The phrase “When you’ve met one autistic child, you’ve met one autistic child” exists to fight stereotyping of Autism. The fact that it is being used to basically say “do whatever you want, it’ll be fine” is really problematic.
The fact that Kendrick asked a parent rather than an actual autistic person is also problematic. Parents aren’t mind melded with their children and shouldn’t be assumed to be accurate surrogates for the opinions of the disabled community simply because they live in close proximity to disabled people.
Again, it really isn’t difficult to find disabled people criticizing the trend of prioritizing the views of nondisabled parents over the voices of actual disabled people. Heck, it’s not uncommon for disabled people to actively push back against parent rhetoric.
So what they apparently didn’t do,
Ask Autistic People
The Accountant is supposed to be a film about an Autistic character who not only holds down a job which requires him to interact with people but who also plans and carries out assassinations. So it posits that Autistic people can in fact exist in society. It is therefor frustrating that it didn’t seem to occur to the people involved in making of that film to actually talk to Autistic people. Instead preferring third person accounts of Autism from people who are not Autistic.
The only way this makes sense is if Christian Wolff does not turn out to be a character who actually exists in proximity to other people and the events of the film (his job, being an assassin) are in fact all in his head. And I really hope that the movie doesn’t go in that direction.

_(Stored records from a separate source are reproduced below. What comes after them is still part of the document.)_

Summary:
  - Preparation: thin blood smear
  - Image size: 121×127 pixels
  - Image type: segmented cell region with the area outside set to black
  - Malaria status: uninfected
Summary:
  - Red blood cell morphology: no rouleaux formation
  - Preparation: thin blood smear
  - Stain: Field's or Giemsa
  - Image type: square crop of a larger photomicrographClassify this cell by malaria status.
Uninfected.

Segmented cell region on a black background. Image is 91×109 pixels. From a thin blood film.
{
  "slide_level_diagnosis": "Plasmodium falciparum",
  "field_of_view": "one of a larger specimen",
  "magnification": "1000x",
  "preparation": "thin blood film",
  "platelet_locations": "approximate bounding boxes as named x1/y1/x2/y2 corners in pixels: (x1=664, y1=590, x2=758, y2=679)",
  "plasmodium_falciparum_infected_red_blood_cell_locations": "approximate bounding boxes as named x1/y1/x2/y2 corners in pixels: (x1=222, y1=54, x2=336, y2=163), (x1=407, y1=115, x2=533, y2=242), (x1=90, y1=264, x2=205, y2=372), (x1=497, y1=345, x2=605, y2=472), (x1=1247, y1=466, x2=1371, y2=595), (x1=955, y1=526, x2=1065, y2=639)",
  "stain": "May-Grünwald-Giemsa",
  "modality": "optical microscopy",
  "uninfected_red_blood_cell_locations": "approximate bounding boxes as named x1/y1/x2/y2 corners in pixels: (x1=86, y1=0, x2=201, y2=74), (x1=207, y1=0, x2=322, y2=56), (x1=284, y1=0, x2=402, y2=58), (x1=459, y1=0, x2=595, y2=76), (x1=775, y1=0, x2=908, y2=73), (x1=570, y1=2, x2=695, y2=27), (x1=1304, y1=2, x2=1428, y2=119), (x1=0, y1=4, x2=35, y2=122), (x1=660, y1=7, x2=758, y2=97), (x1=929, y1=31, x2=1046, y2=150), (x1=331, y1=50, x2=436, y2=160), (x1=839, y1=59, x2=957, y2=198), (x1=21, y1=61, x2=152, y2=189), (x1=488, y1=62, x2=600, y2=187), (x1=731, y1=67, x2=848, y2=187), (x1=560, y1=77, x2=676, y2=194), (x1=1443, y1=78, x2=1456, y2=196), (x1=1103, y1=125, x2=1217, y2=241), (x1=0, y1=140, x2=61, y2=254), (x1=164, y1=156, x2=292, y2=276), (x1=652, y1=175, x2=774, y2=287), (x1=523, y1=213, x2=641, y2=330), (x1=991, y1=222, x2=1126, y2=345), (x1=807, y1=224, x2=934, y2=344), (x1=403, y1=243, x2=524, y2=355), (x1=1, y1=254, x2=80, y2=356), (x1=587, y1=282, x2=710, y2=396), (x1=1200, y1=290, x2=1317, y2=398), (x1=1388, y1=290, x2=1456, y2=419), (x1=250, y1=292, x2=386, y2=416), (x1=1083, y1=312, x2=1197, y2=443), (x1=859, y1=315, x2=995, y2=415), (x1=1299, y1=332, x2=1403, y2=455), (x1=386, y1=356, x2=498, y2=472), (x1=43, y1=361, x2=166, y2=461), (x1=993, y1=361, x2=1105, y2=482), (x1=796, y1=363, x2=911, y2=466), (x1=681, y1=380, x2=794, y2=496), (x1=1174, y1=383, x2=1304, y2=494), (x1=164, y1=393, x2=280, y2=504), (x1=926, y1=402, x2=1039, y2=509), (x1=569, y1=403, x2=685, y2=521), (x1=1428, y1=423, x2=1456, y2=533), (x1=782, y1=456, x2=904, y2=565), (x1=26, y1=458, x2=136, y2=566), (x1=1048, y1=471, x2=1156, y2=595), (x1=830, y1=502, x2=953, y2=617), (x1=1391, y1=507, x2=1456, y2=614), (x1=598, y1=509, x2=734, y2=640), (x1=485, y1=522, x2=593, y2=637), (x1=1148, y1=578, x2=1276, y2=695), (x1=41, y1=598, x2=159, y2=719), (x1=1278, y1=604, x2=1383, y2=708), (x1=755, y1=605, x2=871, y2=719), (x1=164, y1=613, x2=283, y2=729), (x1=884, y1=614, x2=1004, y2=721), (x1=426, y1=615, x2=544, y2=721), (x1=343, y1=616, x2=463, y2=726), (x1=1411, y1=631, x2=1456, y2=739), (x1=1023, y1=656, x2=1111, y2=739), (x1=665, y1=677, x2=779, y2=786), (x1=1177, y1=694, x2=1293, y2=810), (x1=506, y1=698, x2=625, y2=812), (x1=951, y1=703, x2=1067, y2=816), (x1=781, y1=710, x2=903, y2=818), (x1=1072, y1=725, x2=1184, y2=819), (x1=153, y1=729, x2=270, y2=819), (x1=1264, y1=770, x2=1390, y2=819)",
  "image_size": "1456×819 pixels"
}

The failure to actively prioritize the narratives of Autistic people is unfortunate and does not convince me that authentic and honest portrayal were an important aspect of the film.
When people claim that authenticity of disability portrayal can come from organizations and parents rather than the actual people being portrayed I am not convinced that authenticity was the goal. I am convinced that the producers of that film are only interested in creating a veneer of authenticity to fool the primarily nondisabled audience. A veneer maintained so that the film industry can continue to create inaccurate fictions of disability that do not in any way reflect the actual disabled experience.
The LA times piece only makes me wonder if I’ll be able to do the Autism stereotype drinking game with The Accountant.
Take a shot every time they mention
Theory of mind
Autistic’s lack Empathy (is this why he’s such a good assassin? if so Fuck You)
Does some unnaturally talented math thing.
I await a time when authenticity actually requires the active and widespread involvement of the people being portrayed. Preferably both behind and in front of the camera.